依頼内容 1
きんもくせい通りの建替についての文章から「周辺への呼びかけ始める」以降「協調建替の基本方針は以下のとおり。」までをすべて示し、その中の「協調建替」を「共同建替」に差し替えよ。
依頼内容 2
きんもくせい通りの建替についての文章を、最後の一文の後から書き継げ。

抜粋本文
-.-.-
テキストのファーストアップはNifty GHA02037 つじさんによる

共同化、 協調化のまちづくり始まる

“きんもくせい”通りの協調建替案(楠丘町)

事務所が倒壊して
 当ネットワーク事務局があるコー・プランは、 1月17日の大震災により全壊した。

このあたりの被害は相当大きく、 木造住宅のほとんどが倒壊した。

運よくこの年末に事務所の隣の鉄筋コンクリートの建物を借りていたおかげで、 何とか仕事をすることができている(写真参照)。


きんもくせい通り位置図


きんもくせい通りの現況。
右奥の建物が現事務所

 事務所は1月26日から解体に取り掛かり、 倒壊した事務所跡地を整地し、 テントを建て、 周辺住民の方々も利用できるようにした(現在家具置場等に利用されている) 。

周辺への呼びかけ始める
 2月に入ってからお隣さんたちに、 お互いに協力して建て替える話を始めた。

建築家の宮脇檀さんの協力を得て建替の話し合いの場を持ち(写真参照)、 嘉村さん、 奥村さん、 梅村さん(コー・プランの大家さん)の同意を得、 3敷地で協調建替を行う方向で話が決まった。

協調建替案について
 協調建替の基本方針は以下のとおり。
-.-.-
保存済みデータ
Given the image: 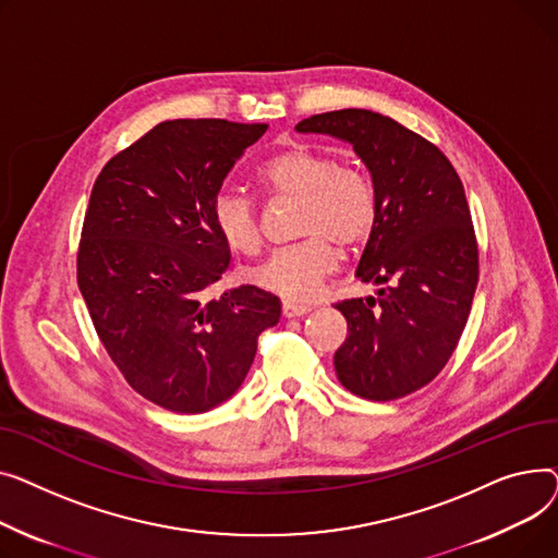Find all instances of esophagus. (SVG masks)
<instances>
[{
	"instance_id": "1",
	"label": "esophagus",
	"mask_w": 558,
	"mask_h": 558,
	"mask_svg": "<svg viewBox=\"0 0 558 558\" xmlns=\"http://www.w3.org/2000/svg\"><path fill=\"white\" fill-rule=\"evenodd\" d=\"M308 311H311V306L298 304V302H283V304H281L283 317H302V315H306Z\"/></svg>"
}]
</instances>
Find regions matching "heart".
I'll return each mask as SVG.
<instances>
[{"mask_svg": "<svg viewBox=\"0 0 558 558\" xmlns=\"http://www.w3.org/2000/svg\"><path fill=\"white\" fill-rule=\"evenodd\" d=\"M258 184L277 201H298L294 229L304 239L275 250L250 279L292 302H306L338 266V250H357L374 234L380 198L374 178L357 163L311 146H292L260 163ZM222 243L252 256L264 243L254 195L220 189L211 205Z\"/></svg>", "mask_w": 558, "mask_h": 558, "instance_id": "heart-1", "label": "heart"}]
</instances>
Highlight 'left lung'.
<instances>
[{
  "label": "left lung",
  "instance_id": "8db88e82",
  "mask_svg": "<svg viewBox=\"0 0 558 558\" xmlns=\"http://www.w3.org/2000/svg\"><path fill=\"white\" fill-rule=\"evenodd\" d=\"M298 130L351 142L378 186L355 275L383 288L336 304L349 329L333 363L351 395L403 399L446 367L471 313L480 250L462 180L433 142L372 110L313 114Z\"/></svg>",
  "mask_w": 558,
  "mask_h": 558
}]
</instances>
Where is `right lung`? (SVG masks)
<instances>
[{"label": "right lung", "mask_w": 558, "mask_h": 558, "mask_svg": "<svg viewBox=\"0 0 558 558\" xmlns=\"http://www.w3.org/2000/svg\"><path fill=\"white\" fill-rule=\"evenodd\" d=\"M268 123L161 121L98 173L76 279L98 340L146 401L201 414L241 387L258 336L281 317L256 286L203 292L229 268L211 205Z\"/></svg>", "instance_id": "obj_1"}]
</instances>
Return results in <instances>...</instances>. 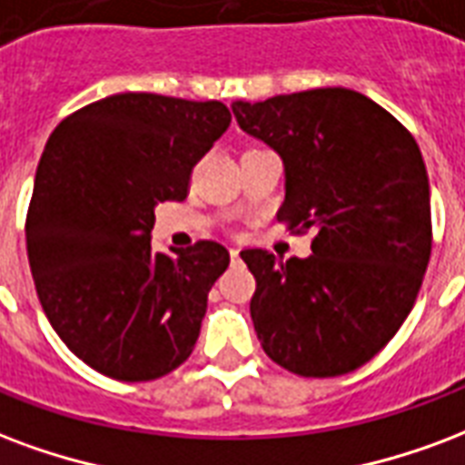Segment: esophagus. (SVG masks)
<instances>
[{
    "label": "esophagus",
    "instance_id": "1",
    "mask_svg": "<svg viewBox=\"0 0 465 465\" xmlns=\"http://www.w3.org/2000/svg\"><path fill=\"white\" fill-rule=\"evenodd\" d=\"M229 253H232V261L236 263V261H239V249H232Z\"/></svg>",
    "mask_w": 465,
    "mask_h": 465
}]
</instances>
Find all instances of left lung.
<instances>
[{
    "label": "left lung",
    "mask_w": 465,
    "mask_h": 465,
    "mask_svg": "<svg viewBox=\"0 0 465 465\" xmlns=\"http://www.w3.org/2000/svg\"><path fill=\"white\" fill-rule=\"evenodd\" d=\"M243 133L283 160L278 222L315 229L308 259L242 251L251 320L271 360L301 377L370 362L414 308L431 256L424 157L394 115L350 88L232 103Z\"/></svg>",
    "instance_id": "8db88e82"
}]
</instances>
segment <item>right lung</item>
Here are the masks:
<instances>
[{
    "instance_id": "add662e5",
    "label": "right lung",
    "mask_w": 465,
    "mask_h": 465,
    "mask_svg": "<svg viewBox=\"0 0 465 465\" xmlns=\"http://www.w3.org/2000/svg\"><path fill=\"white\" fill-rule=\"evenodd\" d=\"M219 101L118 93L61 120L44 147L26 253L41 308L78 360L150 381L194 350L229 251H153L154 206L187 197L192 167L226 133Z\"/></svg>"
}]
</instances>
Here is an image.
-.-.-
最終結果 1
周辺への呼びかけ始める
 2月に入ってからお隣さんたちに、 お互いに協力して建て替える話を始めた。

建築家の宮脇檀さんの協力を得て建替の話し合いの場を持ち(写真参照)、 嘉村さん、 奥村さん、 梅村さん(コー・プランの大家さん)の同意を得、 3敷地で共同建替を行う方向で話が決まった。

共同建替案について
 共同建替の基本方針は以下のとおり。

最終結果 2
  1. 0ロット協調化(隣戸間の壁の隙間をあけない)


    断面スケッチ

  2. 鉄筋コンクリート3階建

  3. 道路沿い縦列駐車場(各戸)、 上部パーゴラ

 この基本方針をもとに、 宮脇さんの第1次案ができた。

今後この案を出発点としてお隣さんたちと検討を交えて行くことにしている。


宮脇さんを囲んで建替の打ち合わせ(2/19)


協調建替イメージ図

新在家南町の共同建替案

ほぼ全壊の新在家地区
 当敷地は阪神高速道路の南側に位置し、 ほぼ全壊状態である。

敷地東方には、 レンガ造りの工場を再利用した商業施設「六甲23」も全壊し、 今はもう影も形もない。

昔ながらの酒蔵もほぼ全壊状態である。

共同化に至るまで
 新在家南町は、 震災前から当ネットワークの一員である後藤氏(ジーユー計画研究所所長)のサポートの下、 まちづくり協議会を結成して地元主体のまちづくりを行ってきている。

当敷地では容積率に余裕がある(300%)こともあいまって、 比較的スムーズに共同化への方向づけがなされた。


断面計画図

計画諸元
〈現 況〉 区域面積:730m2
      用途別件数:住宅6件、 併用店舗6件
〈計 画〉 用途地域:準工業(300/60)
      延床面積:約2,650m2
      容積率 :290%
      住宅戸数:31戸
      事業手法:優良建築物等整備事業、 等価交換事業

p1


神戸市復興都市構造計画への提案

まちづくり(株)コー・プラン 代表 小林郁雄

 神戸復興にむけて、 その事業計画が動き始めた。

 6地区233haの建築制限区域(2/1、 建築基準法第84条)への土地区画整理事業・市街地再開発事業等の計画(3/17、 5地区が都市計画決定)が示された。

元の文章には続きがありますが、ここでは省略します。